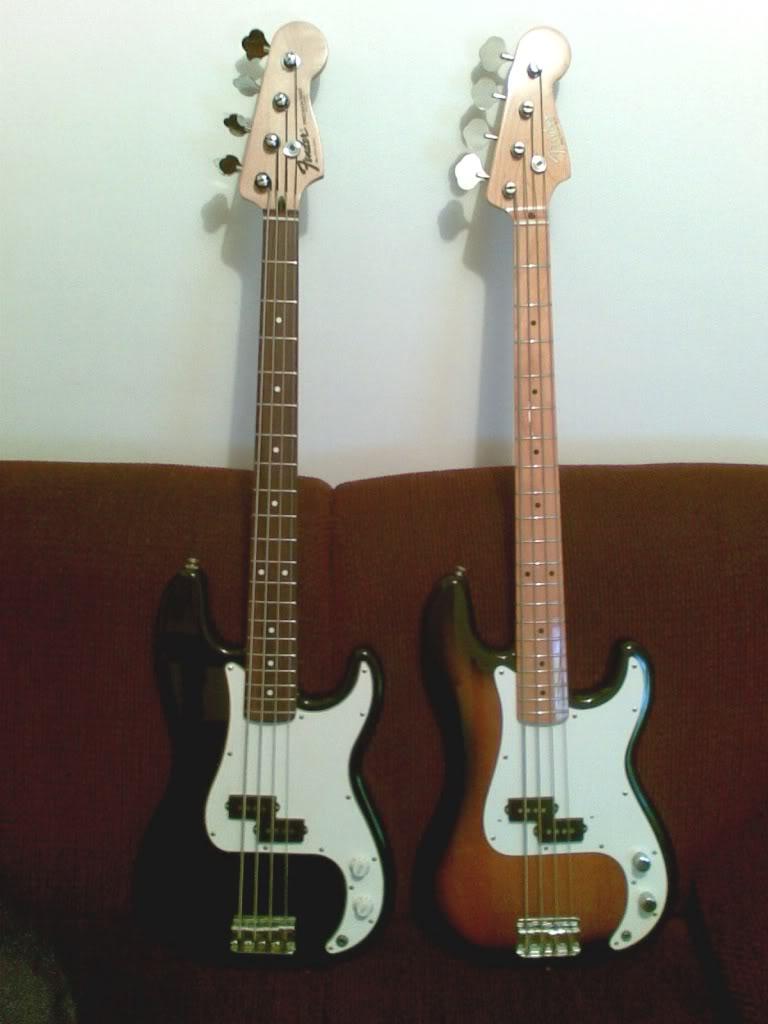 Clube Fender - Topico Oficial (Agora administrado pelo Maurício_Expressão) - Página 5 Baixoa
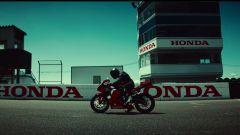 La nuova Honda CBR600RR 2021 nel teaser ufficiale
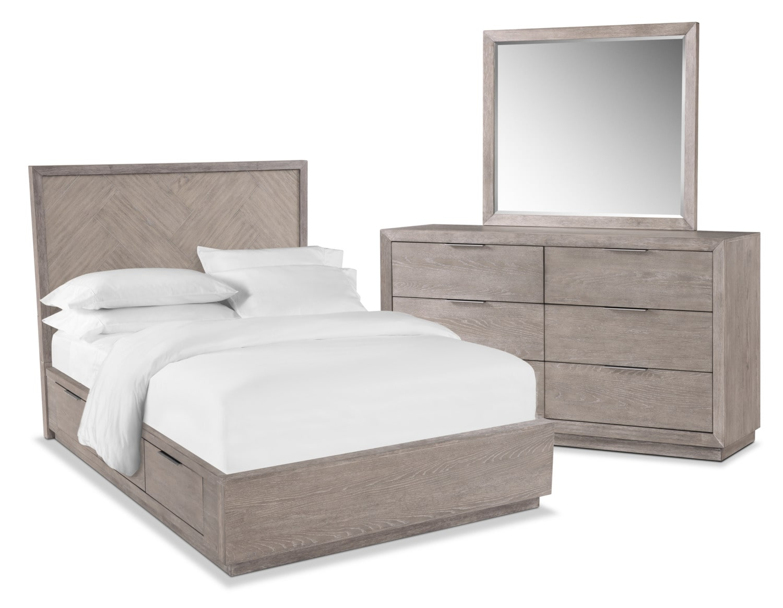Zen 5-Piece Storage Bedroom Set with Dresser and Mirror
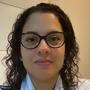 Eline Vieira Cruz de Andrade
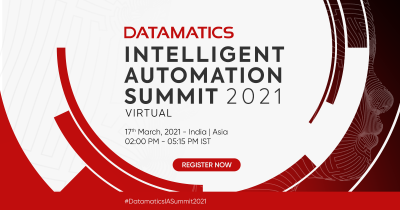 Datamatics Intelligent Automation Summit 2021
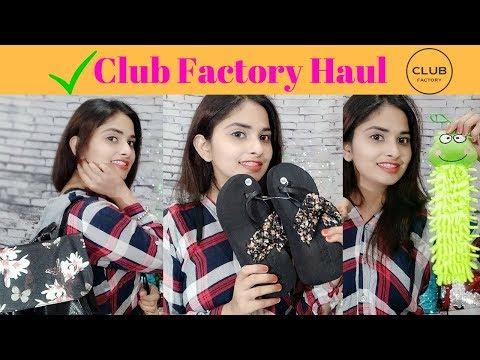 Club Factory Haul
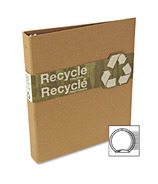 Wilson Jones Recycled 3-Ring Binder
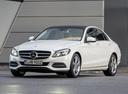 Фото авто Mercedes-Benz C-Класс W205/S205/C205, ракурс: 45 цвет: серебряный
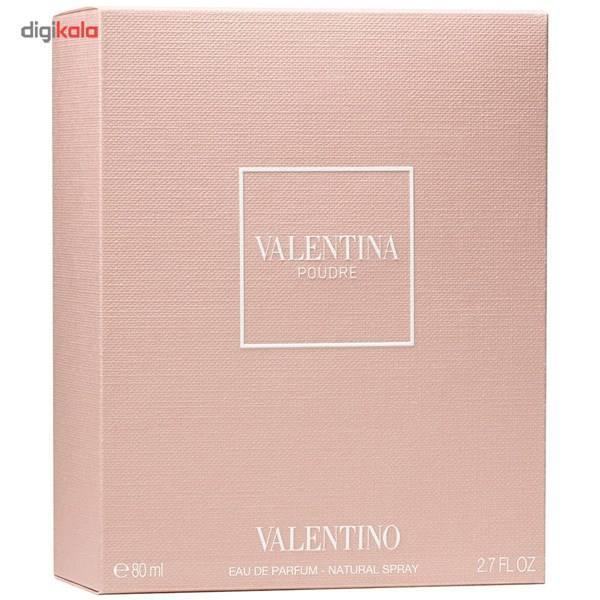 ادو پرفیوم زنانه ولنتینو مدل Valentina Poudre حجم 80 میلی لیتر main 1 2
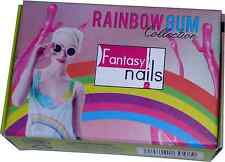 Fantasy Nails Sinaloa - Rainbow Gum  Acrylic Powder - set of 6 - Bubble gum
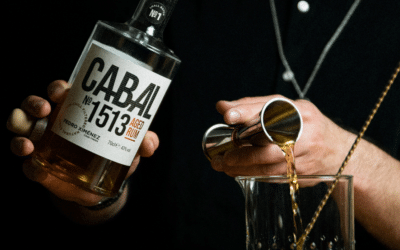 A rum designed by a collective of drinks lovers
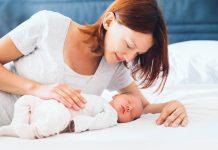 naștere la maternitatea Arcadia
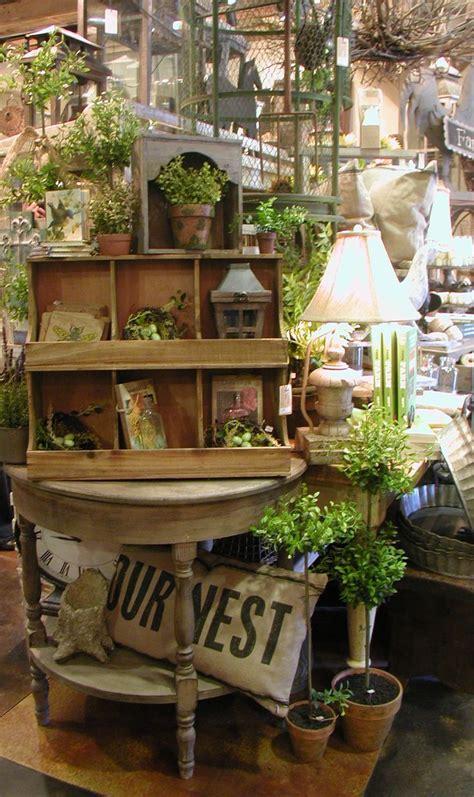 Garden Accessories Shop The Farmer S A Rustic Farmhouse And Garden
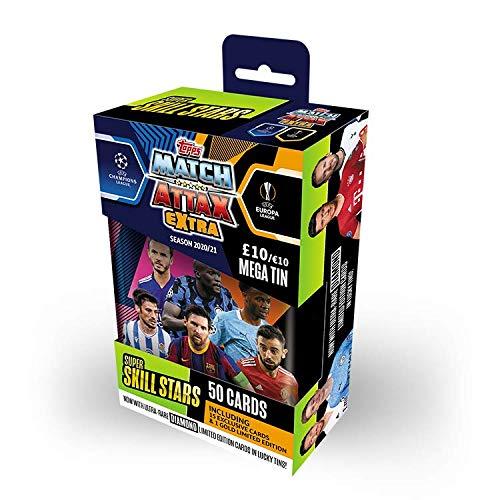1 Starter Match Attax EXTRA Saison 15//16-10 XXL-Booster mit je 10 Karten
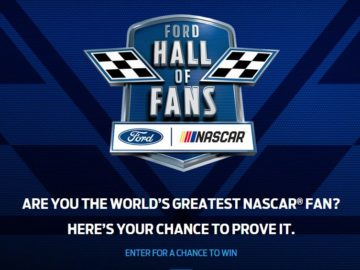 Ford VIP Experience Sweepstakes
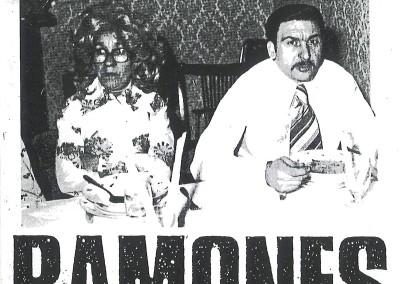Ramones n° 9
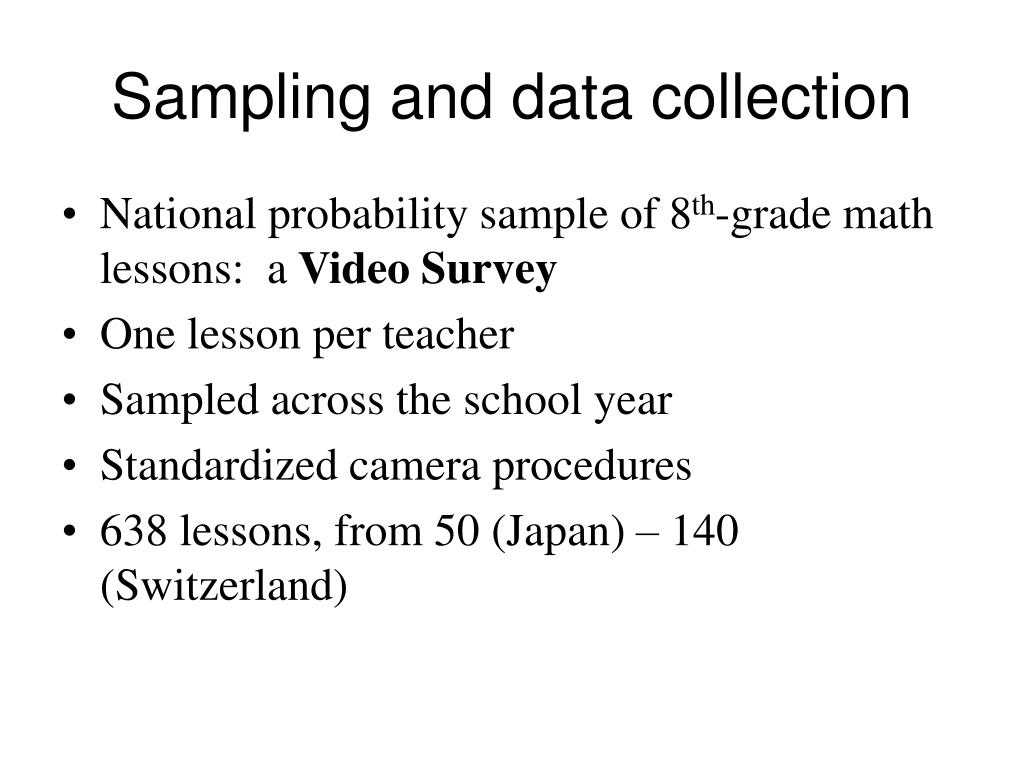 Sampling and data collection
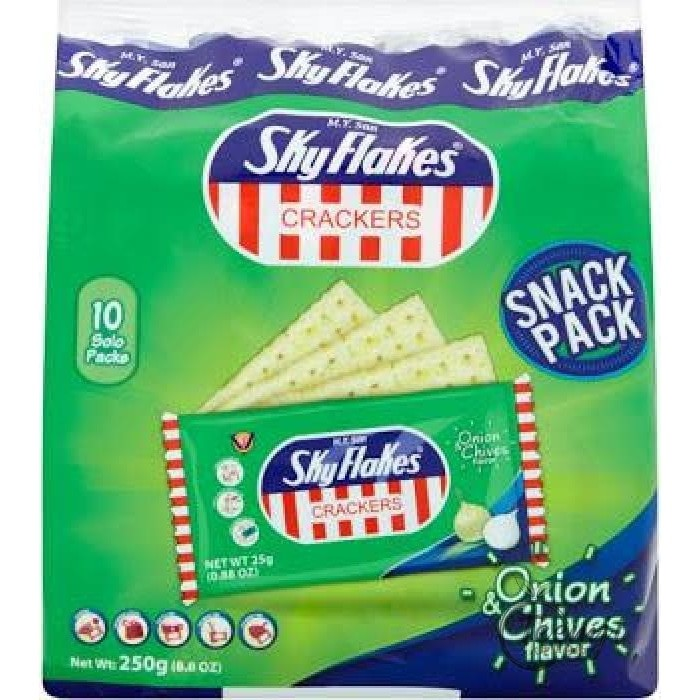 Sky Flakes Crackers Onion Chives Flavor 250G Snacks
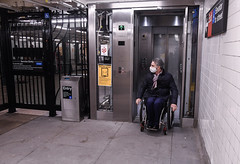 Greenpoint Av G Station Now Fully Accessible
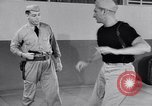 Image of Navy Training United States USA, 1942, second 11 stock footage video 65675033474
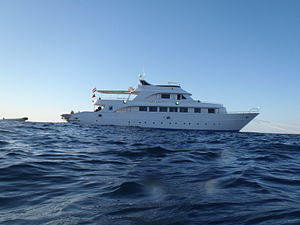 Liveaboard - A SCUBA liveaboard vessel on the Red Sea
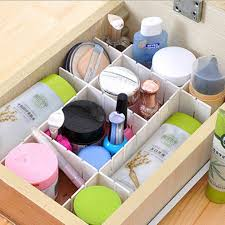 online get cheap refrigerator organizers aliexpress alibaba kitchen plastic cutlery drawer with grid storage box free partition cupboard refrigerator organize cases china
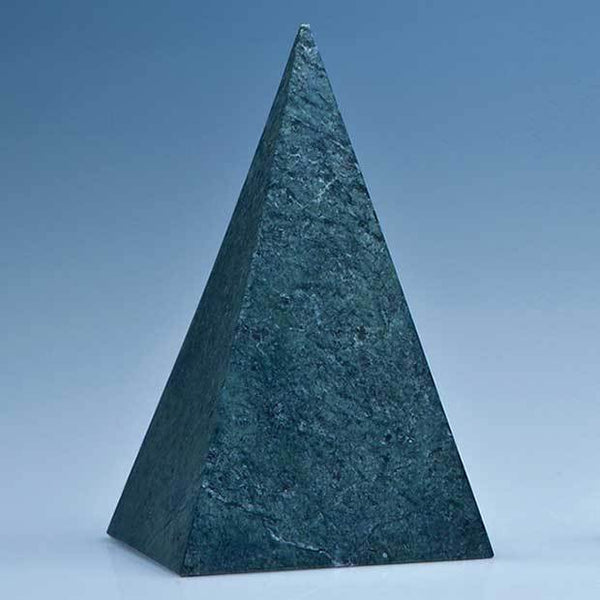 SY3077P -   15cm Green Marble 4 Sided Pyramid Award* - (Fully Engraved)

━━━━━━━━━━

**EXERCISE PROMPT**
If pictures appear among the records, do not carry them over; retype the rest exactly.

**TASK OUTPUT**
 Clube Fender - Topico Oficial (Agora administrado pelo Maurício_Expressão) - Página 5 Baixoa
 La nuova Honda CBR600RR 2021 nel teaser ufficiale
Zen 5-Piece Storage Bedroom Set with Dresser and Mirror
 Eline Vieira Cruz de Andrade
 Datamatics Intelligent Automation Summit 2021
 Club Factory Haul
 Wilson Jones Recycled 3-Ring Binder
 Фото авто Mercedes-Benz C-Класс W205/S205/C205, ракурс: 45 цвет: серебряный
 ادو پرفیوم زنانه ولنتینو مدل Valentina Poudre حجم 80 میلی لیتر main 1 2
 Fantasy Nails Sinaloa - Rainbow Gum  Acrylic Powder - set of 6 - Bubble gum
 A rum designed by a collective of drinks lovers
 naștere la maternitatea Arcadia
 Garden Accessories Shop The Farmer S A Rustic Farmhouse And Garden
1 Starter Match Attax EXTRA Saison 15//16-10 XXL-Booster mit je 10 Karten
 Ford VIP Experience Sweepstakes
Ramones n° 9
 Sampling and data collection
 Sky Flakes Crackers Onion Chives Flavor 250G Snacks
 Greenpoint Av G Station Now Fully Accessible
 Image of Navy Training United States USA, 1942, second 11 stock footage video 65675033474
 Liveaboard - A SCUBA liveaboard vessel on the Red Sea
 online get cheap refrigerator organizers aliexpress alibaba kitchen plastic cutlery drawer with grid storage box free partition cupboard refrigerator organize cases china
 SY3077P -   15cm Green Marble 4 Sided Pyramid Award* - (Fully Engraved)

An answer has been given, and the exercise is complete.